(DATA TO USE begins)
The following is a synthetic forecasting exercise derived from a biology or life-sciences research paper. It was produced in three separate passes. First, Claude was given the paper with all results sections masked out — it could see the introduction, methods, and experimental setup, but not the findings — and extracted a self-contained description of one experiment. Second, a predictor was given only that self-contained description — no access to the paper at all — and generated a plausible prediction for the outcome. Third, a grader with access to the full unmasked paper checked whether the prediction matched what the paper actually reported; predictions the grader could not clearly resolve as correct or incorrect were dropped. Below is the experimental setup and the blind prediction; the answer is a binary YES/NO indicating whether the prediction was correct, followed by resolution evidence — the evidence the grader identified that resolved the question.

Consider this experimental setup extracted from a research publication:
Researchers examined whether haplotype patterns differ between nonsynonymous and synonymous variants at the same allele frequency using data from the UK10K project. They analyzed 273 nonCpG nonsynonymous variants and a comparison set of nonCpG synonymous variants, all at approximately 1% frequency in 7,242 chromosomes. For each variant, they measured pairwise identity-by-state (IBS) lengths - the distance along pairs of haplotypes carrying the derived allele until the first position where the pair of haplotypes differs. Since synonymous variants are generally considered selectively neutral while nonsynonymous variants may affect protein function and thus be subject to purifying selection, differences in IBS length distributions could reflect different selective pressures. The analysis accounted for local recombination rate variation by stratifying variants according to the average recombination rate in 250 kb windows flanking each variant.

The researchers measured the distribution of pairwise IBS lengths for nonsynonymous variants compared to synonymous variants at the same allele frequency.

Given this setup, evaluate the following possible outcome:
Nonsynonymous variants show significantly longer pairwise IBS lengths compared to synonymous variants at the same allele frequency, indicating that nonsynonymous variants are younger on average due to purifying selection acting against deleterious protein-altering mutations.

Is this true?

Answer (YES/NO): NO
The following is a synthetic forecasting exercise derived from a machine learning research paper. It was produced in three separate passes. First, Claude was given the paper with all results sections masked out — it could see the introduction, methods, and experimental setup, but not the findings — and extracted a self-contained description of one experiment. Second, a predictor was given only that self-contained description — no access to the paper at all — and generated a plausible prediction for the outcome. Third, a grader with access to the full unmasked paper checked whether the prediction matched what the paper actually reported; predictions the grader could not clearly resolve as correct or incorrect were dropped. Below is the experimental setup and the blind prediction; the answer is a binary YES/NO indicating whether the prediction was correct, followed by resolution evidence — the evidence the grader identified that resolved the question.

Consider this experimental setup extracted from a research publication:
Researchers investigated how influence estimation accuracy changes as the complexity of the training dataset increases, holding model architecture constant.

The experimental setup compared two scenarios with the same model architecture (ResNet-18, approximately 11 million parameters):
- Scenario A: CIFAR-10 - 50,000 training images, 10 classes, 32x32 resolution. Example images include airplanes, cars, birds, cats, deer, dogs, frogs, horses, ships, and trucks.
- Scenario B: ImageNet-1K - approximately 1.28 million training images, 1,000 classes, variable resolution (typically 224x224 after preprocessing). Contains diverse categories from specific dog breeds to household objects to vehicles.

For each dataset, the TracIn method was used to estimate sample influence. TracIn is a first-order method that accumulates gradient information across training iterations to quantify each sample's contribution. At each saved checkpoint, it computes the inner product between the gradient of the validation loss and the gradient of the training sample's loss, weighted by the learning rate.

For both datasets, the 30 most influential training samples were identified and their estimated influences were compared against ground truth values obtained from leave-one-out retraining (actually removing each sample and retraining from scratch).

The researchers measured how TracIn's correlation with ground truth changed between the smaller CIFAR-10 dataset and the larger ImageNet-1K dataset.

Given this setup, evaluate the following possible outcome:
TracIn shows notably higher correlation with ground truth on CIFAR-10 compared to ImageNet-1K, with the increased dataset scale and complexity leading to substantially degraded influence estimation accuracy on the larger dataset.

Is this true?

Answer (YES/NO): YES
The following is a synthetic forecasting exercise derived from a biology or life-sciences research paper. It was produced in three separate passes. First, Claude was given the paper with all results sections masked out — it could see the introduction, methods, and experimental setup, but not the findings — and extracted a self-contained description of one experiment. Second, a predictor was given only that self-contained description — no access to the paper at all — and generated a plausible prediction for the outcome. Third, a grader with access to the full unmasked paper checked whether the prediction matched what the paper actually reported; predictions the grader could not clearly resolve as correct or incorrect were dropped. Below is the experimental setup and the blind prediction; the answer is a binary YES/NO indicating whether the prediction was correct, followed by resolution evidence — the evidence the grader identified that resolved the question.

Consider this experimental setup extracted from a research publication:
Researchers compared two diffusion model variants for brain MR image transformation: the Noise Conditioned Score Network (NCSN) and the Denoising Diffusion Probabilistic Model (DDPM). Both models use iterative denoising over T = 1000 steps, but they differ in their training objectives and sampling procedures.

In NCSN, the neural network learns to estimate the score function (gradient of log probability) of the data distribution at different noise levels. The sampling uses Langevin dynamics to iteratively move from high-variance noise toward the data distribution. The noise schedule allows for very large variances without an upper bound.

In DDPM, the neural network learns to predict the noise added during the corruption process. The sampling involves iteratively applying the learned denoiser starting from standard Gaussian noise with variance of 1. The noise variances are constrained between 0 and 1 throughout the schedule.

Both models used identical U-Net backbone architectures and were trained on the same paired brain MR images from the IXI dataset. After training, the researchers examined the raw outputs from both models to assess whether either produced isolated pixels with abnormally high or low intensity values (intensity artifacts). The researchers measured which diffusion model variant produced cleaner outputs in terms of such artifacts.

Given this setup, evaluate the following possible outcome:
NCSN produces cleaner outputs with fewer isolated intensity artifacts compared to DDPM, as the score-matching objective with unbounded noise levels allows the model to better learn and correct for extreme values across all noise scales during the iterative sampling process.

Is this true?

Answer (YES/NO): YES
(DATA TO USE ends)
(DATA TO USE begins)
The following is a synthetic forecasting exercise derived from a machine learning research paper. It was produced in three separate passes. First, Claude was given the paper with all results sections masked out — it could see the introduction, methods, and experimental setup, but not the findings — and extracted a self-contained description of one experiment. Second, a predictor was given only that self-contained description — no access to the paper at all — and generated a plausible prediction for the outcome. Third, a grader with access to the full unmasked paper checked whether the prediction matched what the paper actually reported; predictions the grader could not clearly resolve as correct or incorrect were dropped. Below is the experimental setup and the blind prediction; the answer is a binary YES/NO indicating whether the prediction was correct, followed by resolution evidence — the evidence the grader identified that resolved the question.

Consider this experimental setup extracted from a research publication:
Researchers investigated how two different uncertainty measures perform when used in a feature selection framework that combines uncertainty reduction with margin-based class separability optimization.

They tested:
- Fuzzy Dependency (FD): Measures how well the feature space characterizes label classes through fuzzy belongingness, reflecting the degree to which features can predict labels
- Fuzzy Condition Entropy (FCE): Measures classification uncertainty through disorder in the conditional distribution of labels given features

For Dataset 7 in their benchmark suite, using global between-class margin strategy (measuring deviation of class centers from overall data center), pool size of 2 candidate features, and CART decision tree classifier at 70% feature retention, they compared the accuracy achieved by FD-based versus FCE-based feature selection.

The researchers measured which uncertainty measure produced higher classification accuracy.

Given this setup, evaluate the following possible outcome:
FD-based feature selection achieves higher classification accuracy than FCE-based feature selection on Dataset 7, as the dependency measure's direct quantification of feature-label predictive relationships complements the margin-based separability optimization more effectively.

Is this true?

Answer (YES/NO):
(DATA TO USE ends)
(DATA TO USE begins)
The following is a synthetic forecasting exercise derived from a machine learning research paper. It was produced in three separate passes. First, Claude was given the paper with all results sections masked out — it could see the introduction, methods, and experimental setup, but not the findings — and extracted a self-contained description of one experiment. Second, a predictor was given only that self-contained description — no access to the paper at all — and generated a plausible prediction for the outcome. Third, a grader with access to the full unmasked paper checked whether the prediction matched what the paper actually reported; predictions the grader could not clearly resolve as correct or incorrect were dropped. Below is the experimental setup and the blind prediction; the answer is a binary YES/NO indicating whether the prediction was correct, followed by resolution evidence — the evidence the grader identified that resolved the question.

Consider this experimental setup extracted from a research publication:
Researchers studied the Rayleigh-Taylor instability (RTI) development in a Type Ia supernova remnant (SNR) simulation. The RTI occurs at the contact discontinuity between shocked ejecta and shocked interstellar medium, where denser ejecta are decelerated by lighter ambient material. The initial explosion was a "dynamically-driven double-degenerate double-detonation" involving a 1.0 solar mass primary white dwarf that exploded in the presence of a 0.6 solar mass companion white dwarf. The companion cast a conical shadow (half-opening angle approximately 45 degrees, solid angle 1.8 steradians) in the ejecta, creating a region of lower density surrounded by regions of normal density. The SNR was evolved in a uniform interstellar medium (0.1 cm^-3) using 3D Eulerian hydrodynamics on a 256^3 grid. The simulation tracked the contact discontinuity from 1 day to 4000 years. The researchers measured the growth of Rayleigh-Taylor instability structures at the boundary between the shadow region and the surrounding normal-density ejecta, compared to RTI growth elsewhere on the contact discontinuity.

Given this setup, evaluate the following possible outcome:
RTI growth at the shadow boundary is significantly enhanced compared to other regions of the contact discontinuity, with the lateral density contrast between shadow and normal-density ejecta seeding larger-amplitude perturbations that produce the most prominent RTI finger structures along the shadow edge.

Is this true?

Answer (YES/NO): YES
(DATA TO USE ends)
WHAT THE TASK ASKS: Filter the listing down to the lines holding the word "across", and return those.

WORKED SOLUTION:
For each dataset, the TracIn method was used to estimate sample influence. TracIn is a first-order method that accumulates gradient information across training iterations to quantify each sample's contribution. At each saved checkpoint, it computes the inner product between the gradient of the validation loss and the gradient of the training sample's loss, weighted by the learning rate.
NCSN produces cleaner outputs with fewer isolated intensity artifacts compared to DDPM, as the score-matching objective with unbounded noise levels allows the model to better learn and correct for extreme values across all noise scales during the iterative sampling process.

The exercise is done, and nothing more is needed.